# A computable lower bound for the KL from Hammersley-Chapman-Robbins inequality

- 1 min

I first read of this bound from:

Nishiyama, T., 2019. A New Lower Bound for Kullback-Leibler Divergence Based on Hammersley-Chapman-Robbins Bound. arXiv:1907.00288 [cs, math, stat].


The following notes are not very polished, but present the general idea. I hope they are useful.

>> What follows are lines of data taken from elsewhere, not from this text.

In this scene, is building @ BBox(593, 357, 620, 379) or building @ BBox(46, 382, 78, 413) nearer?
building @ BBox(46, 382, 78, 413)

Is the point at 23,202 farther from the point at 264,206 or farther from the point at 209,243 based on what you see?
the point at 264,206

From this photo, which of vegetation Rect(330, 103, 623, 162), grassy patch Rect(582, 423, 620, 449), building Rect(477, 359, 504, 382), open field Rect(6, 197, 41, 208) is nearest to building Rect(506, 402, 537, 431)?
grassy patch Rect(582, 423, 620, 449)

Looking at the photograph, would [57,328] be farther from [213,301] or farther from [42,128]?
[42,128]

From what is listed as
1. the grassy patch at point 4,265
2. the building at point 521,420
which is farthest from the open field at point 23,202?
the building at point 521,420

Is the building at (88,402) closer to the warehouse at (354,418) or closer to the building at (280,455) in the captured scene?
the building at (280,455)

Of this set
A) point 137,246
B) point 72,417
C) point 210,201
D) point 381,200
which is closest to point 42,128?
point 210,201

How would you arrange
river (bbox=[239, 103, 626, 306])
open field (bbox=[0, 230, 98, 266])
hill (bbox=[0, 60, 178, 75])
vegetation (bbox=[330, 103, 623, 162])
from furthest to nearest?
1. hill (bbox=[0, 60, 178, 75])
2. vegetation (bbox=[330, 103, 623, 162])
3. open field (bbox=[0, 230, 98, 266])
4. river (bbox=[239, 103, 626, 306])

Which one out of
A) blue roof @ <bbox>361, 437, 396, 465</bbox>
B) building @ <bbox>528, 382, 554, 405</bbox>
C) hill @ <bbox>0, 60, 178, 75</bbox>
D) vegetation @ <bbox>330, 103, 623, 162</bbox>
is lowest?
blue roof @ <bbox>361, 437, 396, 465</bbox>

The strategy of the paper is quite nice; first, Nishiyama shows that if we have two distributions $$P,Q$$ and define the mixture $$R_t(x):=P(x)+t(Q(x)-P(x)), t\in [0,1]$$, then:

$\frac{d}{dt}D_a(P|R_t)=\frac{1-a}{t}D_a(P|R_t)+\frac{1+a}{t}D_{a+1}(P|R_t),$

for any $$a$$ and $$D_a$$ being the alpha-divergence. Setting $$a=1$$ leaves us with the KL divergence and $$\chi^2$$, which recovers the nice identity:

$\frac{d}{dt}KL(P|R_t)=\frac{1}{t}\chi^2(P|R_t).$

Now, fix a function $$f$$ for which $$E_Q, E_P, V_P, V_{R_t}$$ (expectations and variances) are finite and $$V_{R_t}>0$$ for all $$t\in [0,1]$$. Then, applying the HCR inequality gives:

$\frac{d}{dt}KL(P|R_t)\geq \frac{(E_{R_t}-E_P)^2}{tV_{R_t}}.$

Integrating the above in $$[0,1]$$ gives the result of the paper as $$\int_0^1 KL(P|R_t)dt=KL(P|Q).$$

We can also show that

$KL(P|Q)=\int_0^1 \frac{\chi^2(P|R_t)}{t}dt=\int_0^1 t\int_{\Omega}\frac{(Q-P)^2}{P+t(Q-P)}dxdt.$

Assuming everything exists, we can exchange the integrals (ala. Fubini) and then expand the $$t$$ function around $$t=1$$ to introduce the chi-square divergence:

$KL(P|Q)=\chi^2(P|Q)+...$

## Actual lower bound

The lower bound is:

$KL(P|Q)\geq \int_0^1\frac{(E_{R_t}-E_P)^2}{tV_{R_t}}dt,$

where the integral depends on $$E_P, E_Q, V_P, V_Q$$ and can be computed analytically and written as a sum of logarithms (by using partial fractions).

# Tighter lower-bounds

Starting from the equality:

$KL(P|Q)=\int_0^1 \frac{\chi^2(P|R_t)}{t}dt$

we can derive tighter lower bounds for the KL. First, we write the variational representation of $$\chi^2$$

$\chi^2(P|R_t)=\sup_{h}\left \{ 2E_P[h]-E_Q[h^2]-1\right \}.$

Suppressing the family of functions leads to lower bounds of chi-square and thus to lower bounds of the KL. For example, the HCR bound can be derived by considering first degree polynomials.